Ordered that the order and judgment is affirmed, with costs; and it is further,
*332Ordered that the appellants, their counsel, and counsel for the respondents are directed to show cause why an order should or should not be made and entered imposing such sanctions and/or costs, if any, against the appellants and/or their counsel pursuant to 22 NYCRR 670.2 (h) as this Court may deem appropriate, by filing an original and four copies of an affirmation or affidavit on that issue in the office of the clerk of this Court and serving one copy of the same on all parties to the action on or before December 15, 1999.
“ ‘Res judicata bars future litigation between the same parties, or those in privity with the parties, of a cause of action arising out of the same transaction or series of transactions as a cause of action that was either raised or could have been raised in a prior proceeding’ ” (Evergreen Bank v Dashnaw, 246 AD2d 814, 815; see, Matter of Joy Co. v Hudacs, 199 AD2d 858, 859; see also, Charles v Chase Manhattan Bank, 254 AD2d 321). The record shows that the prior action, which involved the same parties as the present action, was dismissed in its entirety and that the dismissal was on the merits although the judgment did not so expressly state (see, Strange v Montefiore Hosp. & Med. Ctr., 59 NY2d 737, 739; see also, Martins v Wood, 251 AD2d 465). Thus, the plaintiffs may not attempt to resurrect in the present action that which was dismissed in the prior action.

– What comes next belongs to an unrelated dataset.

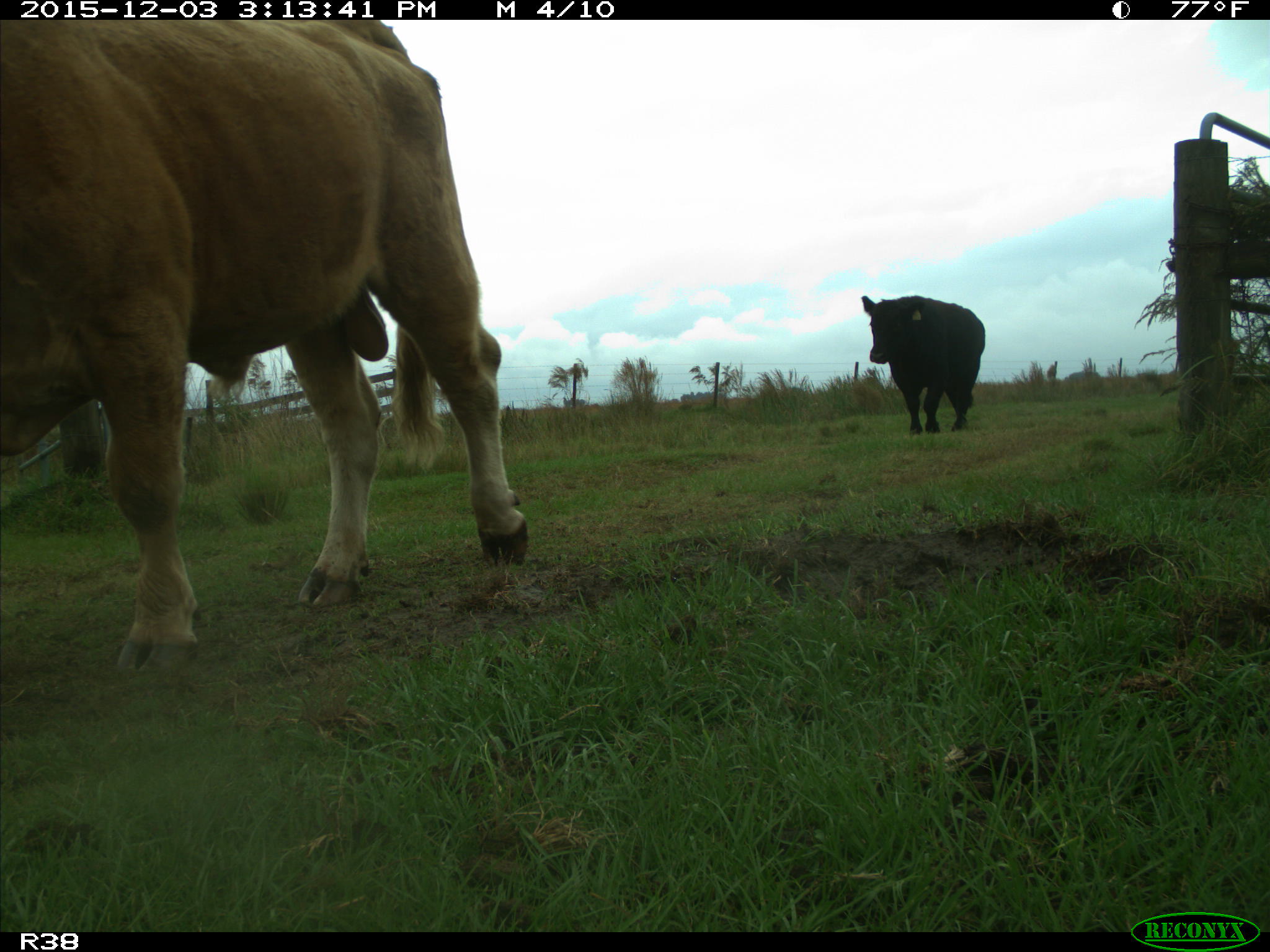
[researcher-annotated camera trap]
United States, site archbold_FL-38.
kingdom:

Moreover, by virtue of their privity with the parties in the prior action, the addition of a new plaintiff and a new defendant in the present action does not bar the application of res judicata (see, Matter of Jason H. v John C., 226 AD2d 638; Kovitz v Tesmetges, 186 AD2d 32).
In view of our disposition herein, we need not reach the plaintiffs’ remaining contentions.
In light of the pursuit of this appeal by the appellants and their counsel, they and counsel for the respondents are directed to show cause why sanctions and/or costs should or should not be imposed against the appellants and/or their counsel pursuant to 22 NYCRR 670.2 (h). Thompson, J. P., Joy, McGinity and Feuerstein, JJ., concur.